Script Execution Fails

Hi,

I’m trying to get BigFix to execute a simple script, but it isn’t working. The task fails. Here’s the action script.

delete __createfile
delete KerbAuthConfig.bat
createfile until __EOF
start /wait ksetup /addkdc DOMAIN.COM kerberos1.domain.com
start /wait ksetup /addkdc DOMAIN.COM kerberos2.domain.com
start /wait ksetup /addkdc DOMAIN.COM kerberos3.domain.com
__EOF
copy __createfile KerbAuthConfig.bat
waithidden cmd /c KerbAuthConfig.bat
dos echo Kerberos authentication configured! %date% %time%>C:\KerbAuthConfig.txt

This works if I run the commands interactively, but as usual, BigFix won’t do it. I copied this fixlet from another example that does work. What am I doing wrong?

Thanks

Sounds like it could be the issue of user context vs SYSTEM context. You could verify that by either manually running the batch file in SYSTEM context (eg via psexec) or set the action to run in the user context using either runascurrentuser.exe or use the override action commands.

Regs
Rob

OK. thanks. I’ll give that a try.

Might also be a problem with the 32-bit environment used by the BES client. You can put

action uses wow64 redirection false

anywhere in the script before the waithidden command to ensure you use the native version of cmd.exe and ksetup.exe

If using the native environment doesn’t work, I sometimes test running commands as the SYSTEM account using psexec to open a command shell in SYSTEM context -

psexec.exe -s cmd.exe

PSExec is part of Microsoft’s System Internals suite - https://technet.microsoft.com/en-us/sysinternals/default.aspx

1 Like

If you look at the client log on an endpoint you ran this on, does the BAT file line return an error code?

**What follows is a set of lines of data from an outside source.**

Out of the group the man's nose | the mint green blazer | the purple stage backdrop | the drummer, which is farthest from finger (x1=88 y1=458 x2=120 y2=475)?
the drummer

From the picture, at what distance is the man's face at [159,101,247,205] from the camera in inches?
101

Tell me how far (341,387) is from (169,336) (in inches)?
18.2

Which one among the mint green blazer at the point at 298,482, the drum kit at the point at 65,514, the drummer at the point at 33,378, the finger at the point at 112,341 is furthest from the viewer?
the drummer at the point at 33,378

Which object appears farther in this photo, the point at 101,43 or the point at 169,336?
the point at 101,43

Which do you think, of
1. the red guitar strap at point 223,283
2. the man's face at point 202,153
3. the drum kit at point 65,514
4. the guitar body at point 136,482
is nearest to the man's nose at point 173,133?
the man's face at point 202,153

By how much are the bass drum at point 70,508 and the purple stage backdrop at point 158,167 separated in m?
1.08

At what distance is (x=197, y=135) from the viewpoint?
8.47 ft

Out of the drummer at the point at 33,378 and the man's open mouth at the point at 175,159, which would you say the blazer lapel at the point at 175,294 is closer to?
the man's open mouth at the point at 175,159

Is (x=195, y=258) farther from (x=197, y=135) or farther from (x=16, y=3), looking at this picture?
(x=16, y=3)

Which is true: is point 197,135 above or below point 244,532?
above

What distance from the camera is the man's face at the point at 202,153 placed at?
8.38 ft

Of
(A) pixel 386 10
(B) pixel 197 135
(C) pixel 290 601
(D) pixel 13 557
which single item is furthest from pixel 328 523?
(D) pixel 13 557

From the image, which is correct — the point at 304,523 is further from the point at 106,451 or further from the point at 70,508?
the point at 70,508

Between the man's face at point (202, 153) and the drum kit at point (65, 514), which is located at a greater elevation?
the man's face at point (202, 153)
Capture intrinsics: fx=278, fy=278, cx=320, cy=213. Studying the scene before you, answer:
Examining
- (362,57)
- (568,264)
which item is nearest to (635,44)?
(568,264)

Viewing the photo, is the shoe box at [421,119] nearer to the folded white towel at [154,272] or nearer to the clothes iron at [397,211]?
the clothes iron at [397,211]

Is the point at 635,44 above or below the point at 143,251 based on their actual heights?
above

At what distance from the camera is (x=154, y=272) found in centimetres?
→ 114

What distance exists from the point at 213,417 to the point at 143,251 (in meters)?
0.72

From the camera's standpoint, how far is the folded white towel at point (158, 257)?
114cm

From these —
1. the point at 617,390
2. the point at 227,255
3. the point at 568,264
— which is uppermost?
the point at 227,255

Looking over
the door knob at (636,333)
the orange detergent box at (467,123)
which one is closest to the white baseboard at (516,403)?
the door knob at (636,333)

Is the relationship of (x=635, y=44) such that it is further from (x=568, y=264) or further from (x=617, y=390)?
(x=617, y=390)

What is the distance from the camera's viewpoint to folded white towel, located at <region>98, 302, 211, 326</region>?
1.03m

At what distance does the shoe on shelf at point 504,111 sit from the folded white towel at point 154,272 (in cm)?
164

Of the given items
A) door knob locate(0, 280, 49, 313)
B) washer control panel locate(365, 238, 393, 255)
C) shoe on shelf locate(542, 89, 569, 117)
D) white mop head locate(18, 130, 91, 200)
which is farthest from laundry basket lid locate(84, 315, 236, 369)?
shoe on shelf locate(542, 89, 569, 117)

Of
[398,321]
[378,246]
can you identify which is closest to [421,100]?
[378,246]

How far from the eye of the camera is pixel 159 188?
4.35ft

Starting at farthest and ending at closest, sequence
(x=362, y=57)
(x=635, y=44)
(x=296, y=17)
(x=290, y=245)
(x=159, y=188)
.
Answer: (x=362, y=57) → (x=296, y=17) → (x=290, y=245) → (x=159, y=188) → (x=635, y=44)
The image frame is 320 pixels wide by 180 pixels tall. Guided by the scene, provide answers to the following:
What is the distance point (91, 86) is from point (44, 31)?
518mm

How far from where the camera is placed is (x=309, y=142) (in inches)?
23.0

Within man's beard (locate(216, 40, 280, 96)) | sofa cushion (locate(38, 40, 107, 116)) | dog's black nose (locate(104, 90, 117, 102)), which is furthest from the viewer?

There won’t be an error code in the console because the last error code would be from the dos echo command, which should always succeed.

I normally don’t recommend doing things in BAT files in most cases.

I would do it something like this:

waithidden ksetup /addkdc DOMAIN.COM kerberos1.domain.com
waithidden ksetup /addkdc DOMAIN.COM kerberos2.domain.com
waithidden ksetup /addkdc DOMAIN.COM kerberos3.domain.com

or maybe this:

waithidden cmd /c ksetup /addkdc DOMAIN.COM kerberos1.domain.com
waithidden cmd /c ksetup /addkdc DOMAIN.COM kerberos2.domain.com
waithidden cmd /c ksetup /addkdc DOMAIN.COM kerberos3.domain.com

The reason is that this will give you error codes for every one of those separately in the client log.

If you instead use a BAT file, then you only get a single error code, which wouldn’t be a major issue in this case since all lines of the BAT file are doing something similar, but in other cases you would only get the error code for the last item in the BAT file to execute rather than an error code for everything.